The Delaware Chancery Court’s 2014 decision in Cigna v. Audax, (Del. Ch.; 11/14) was anticipated to result in big changes to the way dealmakers approached efforts to bind no-signatory shareholders to negotiated deal terms. Before the Cigna decision, many buyers just threw releases and joinder language into letters of transmittal (LOTs) that the seller’s shareholders had to sign in order to get the consideration to which they were entitled under the merger agreement.
Cigna called that practice into question, and this SRS Acquiom memo takes a look at how market practice has changed in the 5 years since the decision. The memo says that LOTs have changed, but maybe not as much as people expected. Here’s the intro:
In 2014, Cigna v.

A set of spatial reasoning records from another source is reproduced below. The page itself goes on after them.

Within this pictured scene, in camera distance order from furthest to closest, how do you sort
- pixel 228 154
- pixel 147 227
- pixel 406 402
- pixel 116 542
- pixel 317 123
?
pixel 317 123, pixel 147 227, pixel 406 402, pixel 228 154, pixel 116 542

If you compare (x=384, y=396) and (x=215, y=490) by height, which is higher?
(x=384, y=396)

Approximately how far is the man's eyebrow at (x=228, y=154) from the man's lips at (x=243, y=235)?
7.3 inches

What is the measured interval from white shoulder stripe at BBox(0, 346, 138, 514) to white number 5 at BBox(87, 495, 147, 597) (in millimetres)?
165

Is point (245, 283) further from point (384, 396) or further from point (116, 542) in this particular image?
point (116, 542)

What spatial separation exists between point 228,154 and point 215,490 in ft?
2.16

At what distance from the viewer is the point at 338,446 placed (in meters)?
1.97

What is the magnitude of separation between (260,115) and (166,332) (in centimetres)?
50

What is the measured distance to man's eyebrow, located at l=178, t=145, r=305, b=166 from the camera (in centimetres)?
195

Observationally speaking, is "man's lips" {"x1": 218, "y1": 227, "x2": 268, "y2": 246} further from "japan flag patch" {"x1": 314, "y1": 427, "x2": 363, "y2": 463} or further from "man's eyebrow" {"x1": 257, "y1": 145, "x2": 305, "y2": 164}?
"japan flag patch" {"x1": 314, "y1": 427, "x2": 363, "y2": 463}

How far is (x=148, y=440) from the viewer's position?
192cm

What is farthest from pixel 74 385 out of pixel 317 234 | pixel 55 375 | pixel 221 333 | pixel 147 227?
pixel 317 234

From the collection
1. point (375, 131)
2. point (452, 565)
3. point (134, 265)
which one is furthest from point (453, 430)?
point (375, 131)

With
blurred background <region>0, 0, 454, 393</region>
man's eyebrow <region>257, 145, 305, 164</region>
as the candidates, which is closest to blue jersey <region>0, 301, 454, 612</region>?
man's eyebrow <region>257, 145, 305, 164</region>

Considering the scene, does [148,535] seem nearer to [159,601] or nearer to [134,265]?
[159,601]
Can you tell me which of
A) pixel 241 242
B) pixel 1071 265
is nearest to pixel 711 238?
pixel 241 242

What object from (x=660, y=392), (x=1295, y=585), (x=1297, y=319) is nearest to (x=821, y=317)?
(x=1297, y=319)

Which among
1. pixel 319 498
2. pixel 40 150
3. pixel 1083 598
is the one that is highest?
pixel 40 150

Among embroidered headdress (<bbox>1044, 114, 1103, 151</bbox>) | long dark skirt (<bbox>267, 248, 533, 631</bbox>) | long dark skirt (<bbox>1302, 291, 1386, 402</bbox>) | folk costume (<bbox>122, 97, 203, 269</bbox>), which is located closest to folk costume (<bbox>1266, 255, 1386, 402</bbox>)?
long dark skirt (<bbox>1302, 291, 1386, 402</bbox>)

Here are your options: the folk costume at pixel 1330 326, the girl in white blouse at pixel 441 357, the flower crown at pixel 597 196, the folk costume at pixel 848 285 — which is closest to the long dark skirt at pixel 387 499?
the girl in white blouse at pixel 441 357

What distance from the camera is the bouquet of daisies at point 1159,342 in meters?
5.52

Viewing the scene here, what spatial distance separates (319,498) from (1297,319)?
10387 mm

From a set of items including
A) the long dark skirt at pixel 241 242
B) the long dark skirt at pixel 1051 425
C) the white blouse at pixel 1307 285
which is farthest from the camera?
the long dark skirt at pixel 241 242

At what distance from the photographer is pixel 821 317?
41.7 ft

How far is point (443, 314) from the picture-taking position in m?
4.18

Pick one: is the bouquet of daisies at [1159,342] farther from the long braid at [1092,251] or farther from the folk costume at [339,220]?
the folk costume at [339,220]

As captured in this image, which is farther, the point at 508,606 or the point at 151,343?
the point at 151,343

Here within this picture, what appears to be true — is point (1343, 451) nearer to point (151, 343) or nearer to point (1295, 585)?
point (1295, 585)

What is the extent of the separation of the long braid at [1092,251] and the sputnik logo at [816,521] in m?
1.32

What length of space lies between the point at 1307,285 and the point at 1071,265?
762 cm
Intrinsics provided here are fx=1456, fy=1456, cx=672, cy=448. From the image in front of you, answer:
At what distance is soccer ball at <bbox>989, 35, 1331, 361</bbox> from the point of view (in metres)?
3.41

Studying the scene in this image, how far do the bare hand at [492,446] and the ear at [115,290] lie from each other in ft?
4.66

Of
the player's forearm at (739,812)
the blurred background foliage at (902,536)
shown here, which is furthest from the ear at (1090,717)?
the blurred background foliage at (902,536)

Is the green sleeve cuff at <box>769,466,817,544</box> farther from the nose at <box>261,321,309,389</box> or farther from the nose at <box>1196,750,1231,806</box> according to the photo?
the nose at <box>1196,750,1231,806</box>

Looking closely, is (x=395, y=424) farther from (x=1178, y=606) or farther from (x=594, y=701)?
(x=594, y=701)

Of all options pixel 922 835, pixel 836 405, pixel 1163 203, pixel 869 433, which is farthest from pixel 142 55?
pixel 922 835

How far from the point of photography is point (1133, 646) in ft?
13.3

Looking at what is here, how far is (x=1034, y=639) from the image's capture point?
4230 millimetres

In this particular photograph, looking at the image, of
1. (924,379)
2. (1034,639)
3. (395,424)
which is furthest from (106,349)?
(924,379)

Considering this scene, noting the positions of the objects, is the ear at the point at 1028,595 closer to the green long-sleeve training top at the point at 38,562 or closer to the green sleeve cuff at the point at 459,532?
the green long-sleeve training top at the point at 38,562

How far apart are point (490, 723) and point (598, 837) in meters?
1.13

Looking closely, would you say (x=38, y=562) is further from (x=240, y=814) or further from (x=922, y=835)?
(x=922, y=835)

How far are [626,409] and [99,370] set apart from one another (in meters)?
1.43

Audax raised at least two very important post-closing issues for M&A deals: (1) how to bind shareholders to post-merger obligations2 and (2) enforceability of provisions in a letter of transmittal. To better understand what effects the latter has had on the M&A market, SRS Acquiom analyzed over 40 merger agreements from the first half of 2019 to determine how deal parties are utilizing LOTs subject to Delaware law post-Cigna.
Cigna left a number of questions regarding how best to bind shareholders to obligations important to the buyer and what options merger parties may have with respect to a shareholder that asserts that it is entitled to the consideration contemplated in the merger agreement without having to agree to any such obligations.
This article examines how frequently LOTs go beyond the basics and include provisions like general releases, withholding of funds such as holdbacks, escrows and expense funds, and dispute resolution terms. It also looks at whether there might be issues with enforceability of such provisions. Our analysis revealed that LOTs continue to include significant blocks of text regarding a shareholder’s obligations in exchange for the merger consideration that it is likely already entitled to receive according to Cigna; these obligations typically are also included in the provisions of the merger agreement, as would be expected after Cigna, a significant amount of the time but not always.
The memo says that the surest way to bind all shareholders to the terms of a merger is to have all them sign the agreement & ensure that the agreement contains all provisions to which the parties want them bound. Including language in the agreement stating that the receipt of the merger consideration is contingent upon signing a LOT with substantive terms beyond the mechanics of surrendering the shares for payment is a less certain alternative.
The memo says that buyers opting for this latter approach should follow the Cigna Court’s advice and “include the provisions ‘clearly and expressly’ in the merger agreement approved by the shareholders or offer additional consideration for any LOT provisions outside the scope of the merger agreement.”